CD28 deficient B−/− mice have reduced Treg numbers and develop ISAT similar to WT mice. (A) Splenocytes from WT B−/− and CD28−/−B−/− mice were analyzed by flow cytometry for the presence of CD4+FoxP3+ Treg. Dot plots of representative mice from each group indicating the percentages of splenic CD4+ cells that express FoxP3 are shown (top).
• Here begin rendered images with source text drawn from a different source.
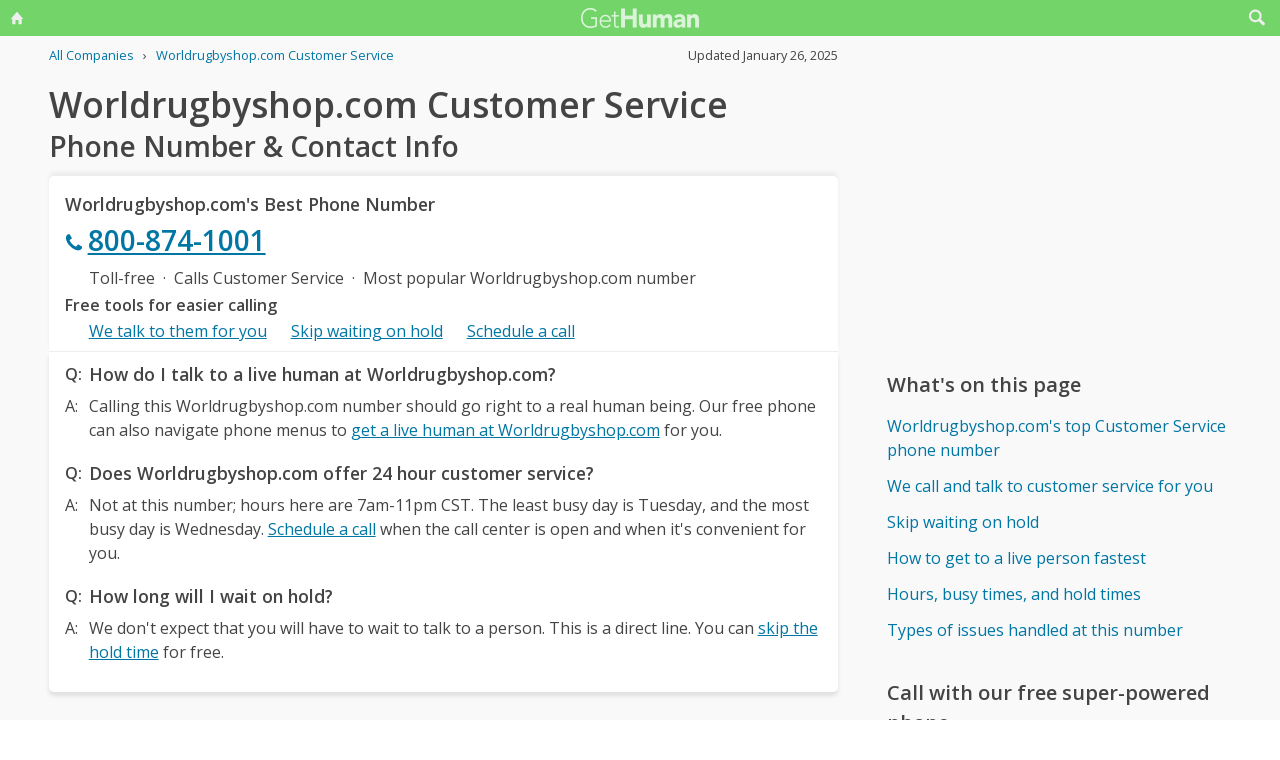

--- FILE ---
content_type: text/html; charset=utf-8
request_url: https://www.google.com/recaptcha/api2/aframe
body_size: 269
content:
<!DOCTYPE HTML><html><head><meta http-equiv="content-type" content="text/html; charset=UTF-8"></head><body><script nonce="jmCOlzPrz-lIGhD47V3kIA">/** Anti-fraud and anti-abuse applications only. See google.com/recaptcha */ try{var clients={'sodar':'https://pagead2.googlesyndication.com/pagead/sodar?'};window.addEventListener("message",function(a){try{if(a.source===window.parent){var b=JSON.parse(a.data);var c=clients[b['id']];if(c){var d=document.createElement('img');d.src=c+b['params']+'&rc='+(localStorage.getItem("rc::a")?sessionStorage.getItem("rc::b"):"");window.document.body.appendChild(d);sessionStorage.setItem("rc::e",parseInt(sessionStorage.getItem("rc::e")||0)+1);localStorage.setItem("rc::h",'1769386604839');}}}catch(b){}});window.parent.postMessage("_grecaptcha_ready", "*");}catch(b){}</script></body></html>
Data are shown as mean ± SEM of N = 6(Spleen B−/− and CD28−/−B−/−) and 3(LN B−/− and CD28−/−) per group and are pooled from 2 experiments. * p<0.05, ** p<0.01 compared with respective control CD28+ group, Student’s t-test. (B) WT, CD28+/+B−/−, or CD28−/−B−/− mice were given NaI in their drinking water for 8 weeks, and ISAT severity was determined. (N= 19(WT), 13(WT B−/−), and 16(CD28−/−B−/−) mice per group) * p < 0.05, ** p < 0.01, Mann-Whitney nonparametric test. (C) Splenocytes from WT B−/− or CD28−/−B−/− mice given NaI water for 8 wks were stained for the presence of CD4, CD28, FoxP3 and CD27, GARP, GITR, or TNFR2 p75. Plots represent the percentage of CD4+FoxP3+ cells positive for the indicated marker. (N=7 mice per group combined from two experiments) ** p < 0.01; * p < 0.05, Student’s t-test.